Un an après l'entrée en vigueur de la loi contre le harcèlement sexiste, 713 contraventions pour "outrage sexiste" ont été données selon le cabinet de la secrétaire d'État à l'égalité femmes hommes. Un chiffre "éloigné de la réalité" selon des associations.

Depuis août 2018, 713 contraventions pour "outrage sexiste" ont été dressées.
Depuis août 2018, 713 contraventions pour "outrage sexiste" ont été dressées. © Maxppp - ARNAUD DUMONTIER

Il y a un an entrait en vigueur la loi contre le harcèlement sexiste dans la rue ou les transports. Ce texte vise à pénaliser les "propos ou comportements à connotation sexuelle ou sexiste". Depuis, 713 contraventions pour "outrage sexiste" ont été dressées selon le cabinet de Marlène Schiappa, secrétaire d'État à l'égalité femmes/hommes.

Ces faits sont passibles de 90 euros d'amende, voire de 1.500 euros en cas de circonstance aggravante. Marlène Schiappa a salué "des résultats encourageants". 

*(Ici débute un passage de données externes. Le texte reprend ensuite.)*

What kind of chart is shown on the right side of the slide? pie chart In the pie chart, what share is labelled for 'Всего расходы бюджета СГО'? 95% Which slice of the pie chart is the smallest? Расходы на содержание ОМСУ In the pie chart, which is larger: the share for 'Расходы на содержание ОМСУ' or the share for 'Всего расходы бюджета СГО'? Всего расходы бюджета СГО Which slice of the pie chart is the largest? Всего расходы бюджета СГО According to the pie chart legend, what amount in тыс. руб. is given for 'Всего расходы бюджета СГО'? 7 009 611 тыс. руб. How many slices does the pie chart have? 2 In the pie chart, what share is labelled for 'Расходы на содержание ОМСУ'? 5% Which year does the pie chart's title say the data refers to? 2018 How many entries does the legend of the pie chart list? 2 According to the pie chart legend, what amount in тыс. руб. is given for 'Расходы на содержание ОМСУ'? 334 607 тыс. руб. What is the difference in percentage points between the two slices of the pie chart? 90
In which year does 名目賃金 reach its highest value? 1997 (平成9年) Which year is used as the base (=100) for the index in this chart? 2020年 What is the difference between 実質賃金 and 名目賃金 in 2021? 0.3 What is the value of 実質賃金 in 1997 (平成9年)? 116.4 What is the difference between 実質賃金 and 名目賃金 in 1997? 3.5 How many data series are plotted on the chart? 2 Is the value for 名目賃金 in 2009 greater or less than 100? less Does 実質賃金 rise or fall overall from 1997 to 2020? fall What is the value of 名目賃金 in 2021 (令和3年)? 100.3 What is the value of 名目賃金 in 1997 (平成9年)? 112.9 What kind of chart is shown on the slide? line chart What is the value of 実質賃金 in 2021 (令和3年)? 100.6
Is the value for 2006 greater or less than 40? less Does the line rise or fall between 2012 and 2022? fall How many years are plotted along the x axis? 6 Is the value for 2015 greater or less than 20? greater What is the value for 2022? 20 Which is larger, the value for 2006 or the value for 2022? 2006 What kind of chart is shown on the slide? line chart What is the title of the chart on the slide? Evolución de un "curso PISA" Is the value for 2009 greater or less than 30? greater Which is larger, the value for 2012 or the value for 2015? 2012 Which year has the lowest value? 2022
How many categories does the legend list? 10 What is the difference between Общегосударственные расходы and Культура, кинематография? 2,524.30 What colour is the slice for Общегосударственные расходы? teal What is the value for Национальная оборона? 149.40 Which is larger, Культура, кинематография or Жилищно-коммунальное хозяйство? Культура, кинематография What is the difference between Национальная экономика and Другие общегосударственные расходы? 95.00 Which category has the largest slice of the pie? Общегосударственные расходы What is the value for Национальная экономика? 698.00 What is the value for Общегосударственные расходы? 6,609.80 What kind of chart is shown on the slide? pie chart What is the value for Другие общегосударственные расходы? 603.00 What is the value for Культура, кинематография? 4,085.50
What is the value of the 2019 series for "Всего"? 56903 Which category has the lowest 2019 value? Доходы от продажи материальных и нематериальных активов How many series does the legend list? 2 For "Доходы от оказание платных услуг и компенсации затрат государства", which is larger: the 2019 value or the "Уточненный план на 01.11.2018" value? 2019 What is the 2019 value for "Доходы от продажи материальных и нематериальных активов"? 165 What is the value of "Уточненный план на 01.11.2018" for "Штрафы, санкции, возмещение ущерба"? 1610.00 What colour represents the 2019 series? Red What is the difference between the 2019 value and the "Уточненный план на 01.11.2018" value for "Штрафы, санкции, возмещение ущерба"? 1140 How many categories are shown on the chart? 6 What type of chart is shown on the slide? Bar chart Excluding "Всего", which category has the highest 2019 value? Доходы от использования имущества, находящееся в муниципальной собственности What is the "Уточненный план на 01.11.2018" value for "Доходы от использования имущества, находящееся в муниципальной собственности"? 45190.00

"Il n'est plus permis et ne doit plus être toléré d'invectiver, de suivre, d'humilier les femmes en les harcelant dans la rue, les transports ou l'espace public !" - Marlène Schiappa

Un chiffre "éloigné de la réalité" selon les associations féministes

Plusieurs associations féministes saluent une avancée mais réclament davantage de prévention. "Il ne faudrait pas que le chiffre des verbalisations devienne le chiffre officiel servant à quantifier le phénomène", souligne la militante marseillaise Anaïs Bourdet jointe par l'AFP. Sur son site internet, en sept ans, elle a recueilli 15.000 témoignages de menaces, agressions ou commentaires injurieux.

Selon Anaïs Bourdet, "il faut se pencher sur l'origine du problème, en mettant l'accent sur la prévention, pour changer les mentalités dès la maternelle. Sinon, c'est un pansement sur une plaie béante".

Pour l'association "Stop au harcèlement de rue", "l'impunité n'est pas totale, et c'est tant mieux", mais ce chiffre de 713 amendes est "très éloigné de la réalité, car les femmes qui se font harceler, c'est tous les jours". Elle dénonce également un mauvais accueil dans les commissariats.

"On leur demande si elles avaient bu ou comment elles étaient habillées, ou bien on leur dit que ce n'est pas grave, qu'elles vont s'en remettre."

Face à ce constat, 40.000 personnes se sont inscrites sur l'application "HandsAway" ou "bas les pattes" en français. Elle permet de déclencher une alerte géolocalisée en cas de problème. Les utilisateurs à proximité sont averties et peuvent orienter la victime vers un commissariat ou une structure d'accueil.